The present invention relates to a novel magneto-optical recording medium capable of giving a large Kerr rotation angle and a high C/N (carrier-to-noise) ratio by virtue of the high transparency and high refractive index of the dielectric layers to give a very high recording density and stability of the magnetic properties.
Along with the progress of the social activity led by a flood of information, magneto-optical memory devices suitable for erasing and rewriting of information records using a laser beam are high-lighted in recent years. A magneto-optical recording medium generally has a laminar structure, formed in turn on a transparent substrate plate, composed of a first dielectric layer, a magnetic recording layer, a second dielectric layer and a metallic reflecting layer. Conventionally, the magnetic recording layer is formed from an amorphous alloy of a rare earth metal, e.g., terbium, and a transition metal, e.g., iron and cobalt. These conventional rare earth-based amorphous alloys, however, are not quite satisfactory because the Kerr rotation angle thereof is generally not large enough so that the C/N ratio of recording cannot be sufficiently high.

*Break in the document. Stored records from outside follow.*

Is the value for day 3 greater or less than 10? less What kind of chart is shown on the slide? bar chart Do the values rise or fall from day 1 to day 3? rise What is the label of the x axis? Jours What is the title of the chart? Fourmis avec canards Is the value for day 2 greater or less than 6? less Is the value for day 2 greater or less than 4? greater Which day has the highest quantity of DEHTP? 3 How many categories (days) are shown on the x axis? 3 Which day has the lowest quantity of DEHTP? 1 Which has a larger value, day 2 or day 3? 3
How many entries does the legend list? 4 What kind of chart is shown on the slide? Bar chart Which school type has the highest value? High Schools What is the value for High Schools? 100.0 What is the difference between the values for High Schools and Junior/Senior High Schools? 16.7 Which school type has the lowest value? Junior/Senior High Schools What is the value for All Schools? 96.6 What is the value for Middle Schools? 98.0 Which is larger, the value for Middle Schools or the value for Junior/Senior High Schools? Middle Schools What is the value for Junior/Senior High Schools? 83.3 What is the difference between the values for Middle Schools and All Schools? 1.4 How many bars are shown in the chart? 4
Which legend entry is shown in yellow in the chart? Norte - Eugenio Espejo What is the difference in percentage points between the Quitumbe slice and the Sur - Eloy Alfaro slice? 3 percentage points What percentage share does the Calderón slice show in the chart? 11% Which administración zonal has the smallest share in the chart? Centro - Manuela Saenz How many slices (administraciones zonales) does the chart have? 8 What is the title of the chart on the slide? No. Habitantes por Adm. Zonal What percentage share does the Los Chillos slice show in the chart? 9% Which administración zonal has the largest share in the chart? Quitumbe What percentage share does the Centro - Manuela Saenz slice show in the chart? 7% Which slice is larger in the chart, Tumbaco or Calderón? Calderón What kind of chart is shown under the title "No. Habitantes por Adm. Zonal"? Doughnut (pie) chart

Accordingly, it is a usual practice that a layer of a dielectric material such as silicon monoxide SiO, silicon nitride SiN, aluminum nitride AlN and the like is formed on the surface of the amorphous magnetic recording layer and the thickness of the dielectric layer is controlled to be .lambda./4 n, in which .lambda. is the wavelength of the laser beam and n is the refractive index of the dielectric material, so as to apparently increase the effective Kerr rotation angle. The improvement obtained by such a means relying on the so-called enhancement effect is still insufficient even by sandwiching the magnetic recording layer with two dielectric layers so that it is eagerly desired to develop a magneto-optical recording medium having a markedly enhanced effective Kerr rotation angle. In this regard, it is an essential requirement that the dielectric material has a refractive index and transparency as high as possible.
Another important problem in the conventional magneto-optical recording media is the relatively low stability of the magnetic properties of the recording layer thereof in the lapse of time, especially, at a high temperature and in a highly humid atmosphere. This disadvantage is presumably due to the high susceptibility of the rare earth metal as a constituent of the magnetic alloy to the attack of the atmospheric oxygen. In this regard, the dielectric layers formed on the magnetic recording layer should desirably serve as a protecting layer against air oxidation while conventional dielectric materials used in the dielectric layers are not always quite effective as a barrier against air oxidation. For example, a layer formed from silicon oxide SiO acts on the rare earth metal rather as an oxidizing agent to oxidize the metal. Other conventional dielectric materials such as silicon nitride and aluminum nitride are of course free from such a problem of oxidation against stability of the magnetic properties but they have another problem of poor mechanical properties to be liable to the formation of cracks in the course of deposition of the layer.
A proposal has been made by M. Asano, et al. in IEEE Trans. Magn., MAG-23, page 2620 (1987) for the use of boron nitride BN as a material of the dielectric layers of a magneto-optical recording medium. This material is indeed excellent in the performance as a dielectric material along with a high refractive index and transparency. Disadvantageously, however, the dielectric layer formed from boron nitride cannot be perfectly amorphous even when it is formed by the method of sputtering and has problems in respects of the homogeneity of the composition and smoothness of the surface along with the relatively low durability.